B&C approaches are not new. They have long supported clean fuels and renewable energy development through mechanisms such as renewable energy certificates (RECs) in electricity markets, renewable identification numbers (RINs) under EPA’s Renewable Fuels Standard, and low carbon fuel standard (LCFS) credits under LCFS state programs. These programs demonstrate how B&C systems scale low-carbon markets by efficiently mobilizing investments while tracking credible environmental benefits.
Clean Fuels and SAF
B&C mechanisms are gaining momentum in voluntary clean fuels markets, particularly for SAF. SAF supply remains constrained by a variety of practical and economic factors, including feedstock availability and production costs, while aviation demand is global, making B&C a practical bridge between near‑term demand and longer‑term infrastructure build‑out. Similar concepts are emerging for other emissions‑intensive and supply‑constrained sectors, including fertilizers, cement, steel, and chemicals, as companies seek scalable tools to address Scope 3 emissions and value‑chain decarbonization commitments and investments.
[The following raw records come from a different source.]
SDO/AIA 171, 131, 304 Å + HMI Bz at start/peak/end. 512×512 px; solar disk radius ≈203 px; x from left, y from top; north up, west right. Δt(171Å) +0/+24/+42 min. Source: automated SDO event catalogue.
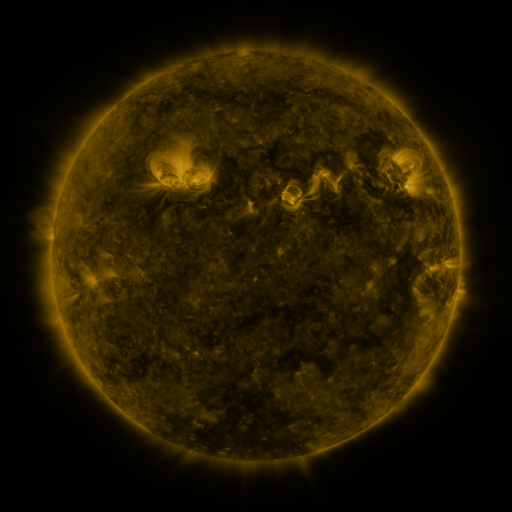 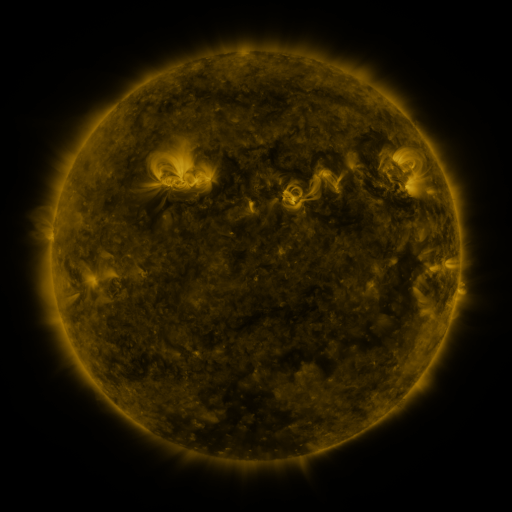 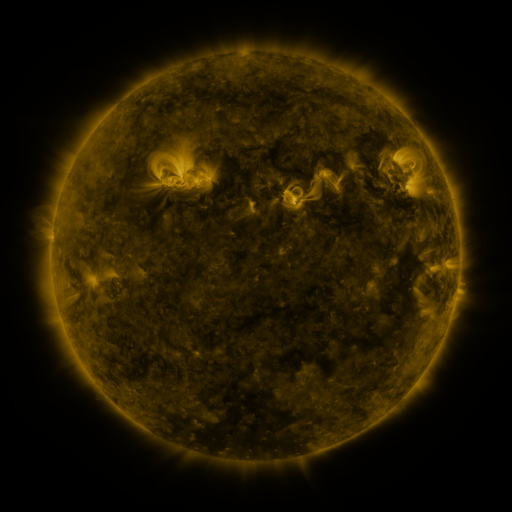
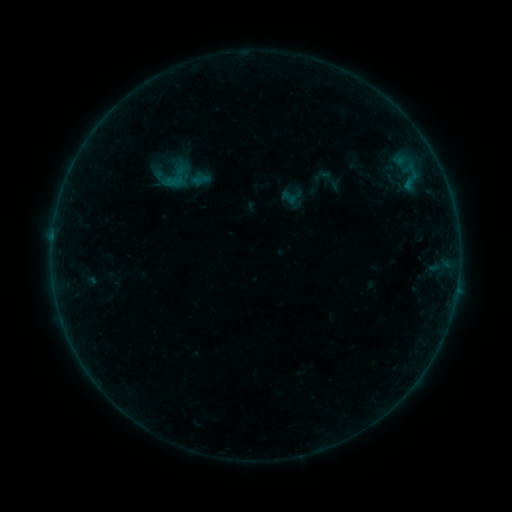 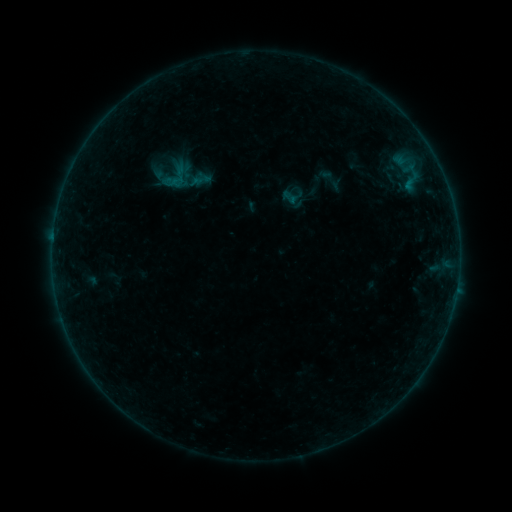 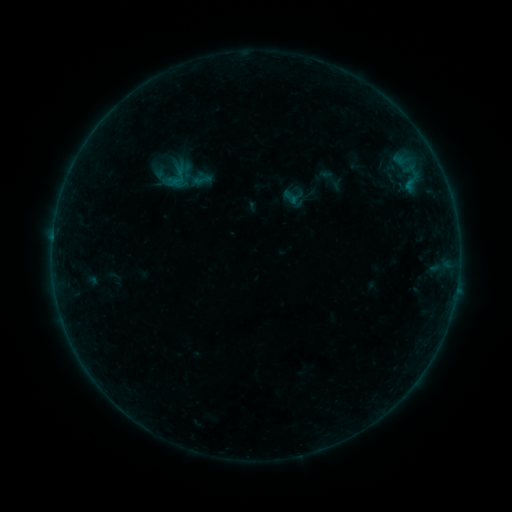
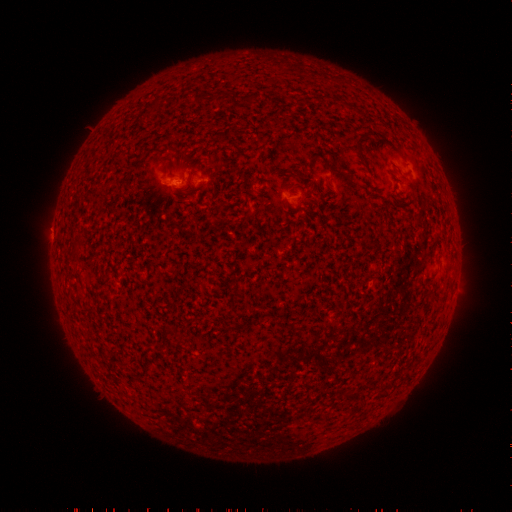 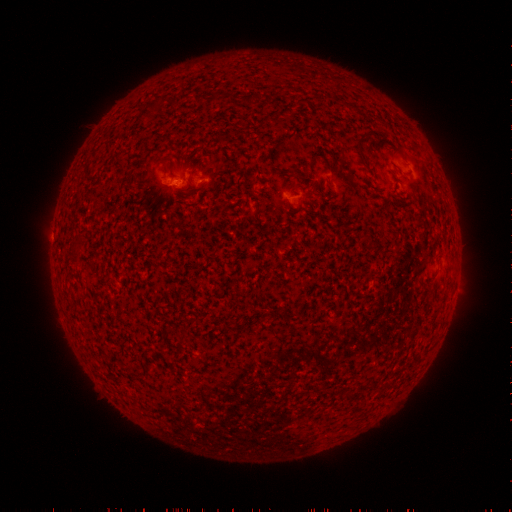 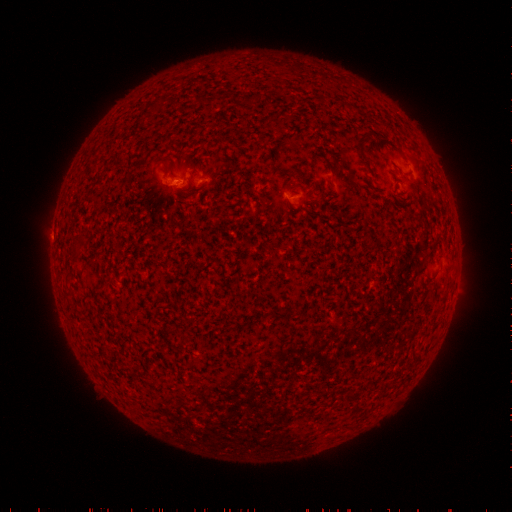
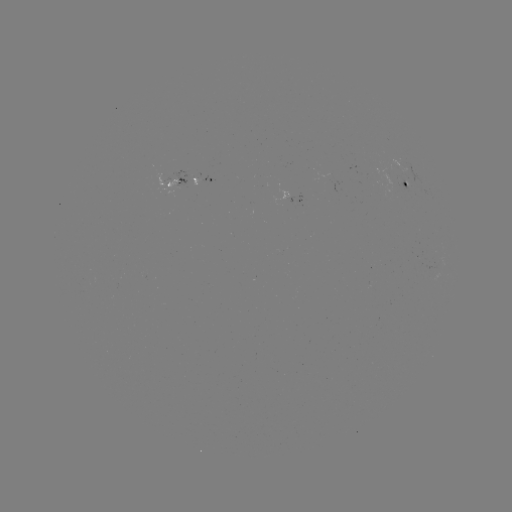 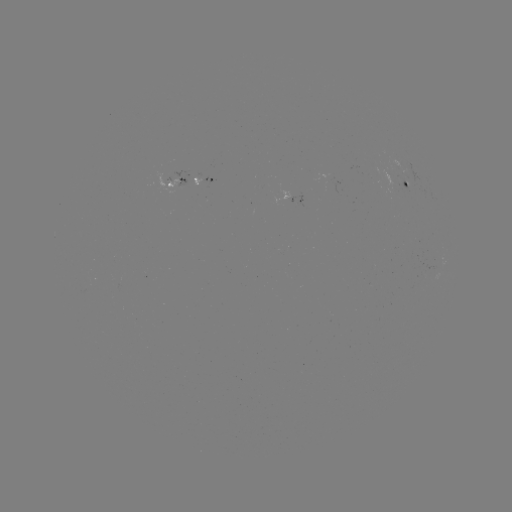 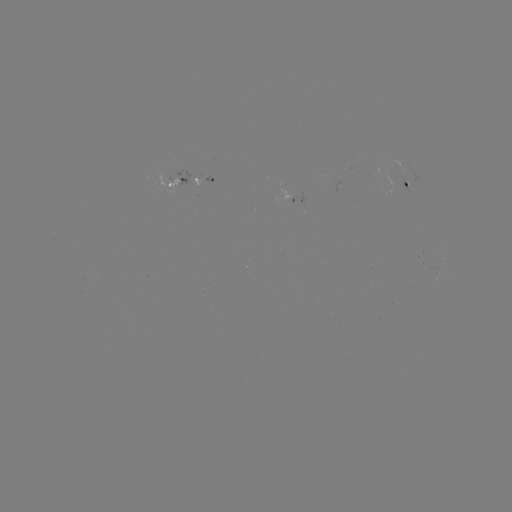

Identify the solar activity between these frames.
no catalogued flare and no flagged EUV brightening in this window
The expansion of B&C systems is occurring alongside the rapid development of voluntary standards and accounting frameworks. ISO 22095 provides guidance on chain‑of‑custody models that often underpin B&C systems, while the GHG Protocol and SBTi increasingly shape how companies evaluate and report the use of market‑based instruments. Of particular note, the GHG Protocol AMI Standard is expected to provide greater clarity on how B&C and similar market-based entities are also collaborating to align GHG emissions accounting to ensure consistency across the market.
Key Considerations
As B&C markets mature, legal considerations play an increasingly central role. Participants must carefully define the environmental and GHG attributes being created and transferred, ensure exclusivity where appropriate, avoid double-counting, and evaluate how B&C transactions interact with federal and state incentive programs such as tax credits, grants, state LCFS programs, and federal renewable fuel standards. Additionality—which requires a causal link between claimed emissions reductions and the action underlying the claims—is another core concept gaining increasing attention within B&C systems, with a focus on when and how it should be applied. Finally, green marketing approaches must be thoughtfully developed with an awareness of the variety and particularity of sustainability approaches and updated over time to stay current with ever-evolving best practices.
Book-and-claim or similar environmental commodities contracts should align with evolving standards and disclosure expectations, address verification and registry risks, allocate liability through appropriate indemnities, and support defensible public claims amid heightened scrutiny of environmental marketing and reporting.
The content of this article is intended to provide a general guide to the subject matter. Specialist advice should be sought about your specific circumstances.